Excerpted passage.
** Start **
James Farmer

Legal Commentary

From Violence to Redemption

Wednesday, March 15, 2017
Domestic (and other) violence rightly gets a lot of press these days.  It is now identified as one of the largest social problems in New Zealand with suggestions that we are among the worst countries in the world in this respect.  The message is loud and clear: “It is not OK” is the catch cry and who could responsibly take issue with that.  

What receives less attention however are its causes.  What leads an otherwise decent, honest, hard-working, sort of bloke to beat his wife or partner?   And, in the case of a bloke who is not decent, honest and hard-working and for whom violence is just part of his daily life, what led him into being that kind of person?   What also receives less attention is domestic violence committed by women – not necessarily, or even usually, physical violence but emotional violence that in itself can trigger physical retaliation.

These are important issues and lawyers can and should play a part in dealing with them.

What triggered me to say something on the topic arose this last weekend when on a weekend break in Queenstown I was walking through the Saturday morning market with a friend and noticed a man sitting quietly on a wall with a poster that read:

“Wearing the colour red, living by the ‘law of lawlessness’ and having the patch with the emblem of the mighty bulldog on your back was what ex-Mongrel Mob leader Tuhoe ‘Bruno’ Isaac called being True Red.  ‘Because all levels of society hated us we created a new society of hatred symbolised by the bulldog.  Its ferocious habits were engraved on our hearts,’ Tuhoe says.  ‘If you weren’t a mobster you weren’t worth knowing.’  He lived this way for 17 years.  

However, constantly living for the bash, beer, prison and the possibility of dying in a pool of blood eventually saw Tuhoe search for another way of doing life.  Leaving the mob was hard.  Not only did he face the rejection of his own and the fierce judgemental prejudices of mainstream society, but with the awakening of his conscience came the realisation of a past filled with inflicting pain on others besides himself, and of a life devoid of any sense of love or hope.  This led him down a path of confession, forgiveness and reconciliation.

True Red is the essential biography of one man’s fascinating journey from the realm of darkness into the world of light.”

The man sitting quietly on the wall had a pile of the book referred to – ‘True Red’ – beside him.  I turned to him and said pointing to the poster: “Is that you?”   He responded: “Yes, it’s a story that had to be told.”

I bought the book, which Tuhoe Isaac signed, and finished reading it 2 days later.(According to the book, purchases can be made from brunotuhoeisaac@gmail.com) The description in the last sentence of the poster was, if anything, an under-statement.  Although extremely well written it was not however an easy read.  The brutality of his early life both before and after joining the Mongrel Mob was shocking, even to a (reasonably) hardened lawyer who has seen through court cases much of the undesirable sides of human nature.

One sad feature of his childhood was frequent instances, from more than one person as he grew up, of sexual abuse (of which his parents were unaware) that ultimately led to his acceptance of that form of abuse as being normal and acceptable.   It is of course fairly well documented that the child victims of such abuse all too often become perpetrators of the same when they are adults.
** End **
Request 1. Tally the lines in the rows below that contain "bottom", and give only that number.

Provided entries.
** Start **
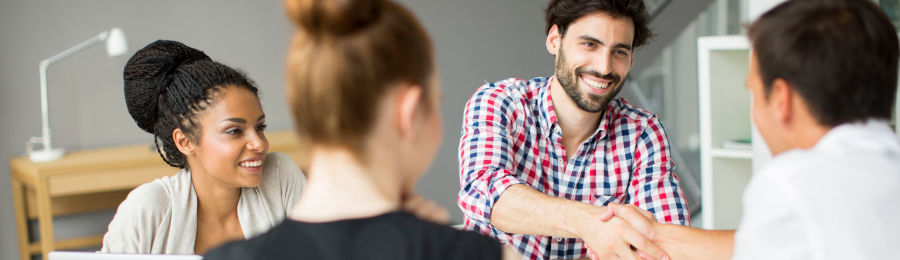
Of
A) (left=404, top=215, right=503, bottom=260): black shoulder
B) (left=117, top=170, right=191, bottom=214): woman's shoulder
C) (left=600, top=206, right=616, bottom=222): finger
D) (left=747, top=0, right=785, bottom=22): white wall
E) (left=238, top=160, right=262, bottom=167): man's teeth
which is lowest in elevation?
(left=600, top=206, right=616, bottom=222): finger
** End **
Request 2. Carry the commentary on domestic violence and the True Red book forward, starting after its final sentence.

Written answer 1. 6

Written answer 2.
The other effect of childhood sexual abuse (and probably of adult sexual abuse as well) is the effect that it has on the ability of the victim to enter into a loving relationship, perhaps from feelings of unworthiness or uncleanliness.    When I was practising at the Bar in New South Wales, I represented a young woman who had been gang raped and who later sought (and obtained) compensation under the criminal injuries compensation scheme.   As a result of her trauma, she bathed and washed herself several times a day and wore only white (including long white stockings) for years.  

Tuhoe's description of the predatory and demeaning behaviour of gang members, individually and more especially collectively, towards women does not descend into great detail but it is all the more powerful for that.  Many of the victims had clearly been rendered senseless by drugs and alcohol.  But, even today, he also expresses amazement at the numbers of young women who voluntarily entered and became part of the gang world knowing and accepting their fate which was one not only of sexual subjection but also one of being recipients of the "bash".  What issues and features of their own background and lives led them to offer themselves as lambs to the slaughter? One can only guess.

Tuhoe spent a number of periods in prison, one for being party to an offence of rape of which, after the Court of Appeal remitted for a new trial, he was eventually found not guilty.   That, he believed, was an instance where the fact of his membership in a gang led to police assumptions about his guilt and an unwillingness to investigate fully.

His ultimate redemption was the result of one of his sisters, a practising Baptist, finding him desolate and praying with him.   Although the path to his full redemption, as the poster said, had many pitfalls and wrong turns, he did over a number of years eventually change his life and went from, as he says, “the realm of darkness into the world of light”.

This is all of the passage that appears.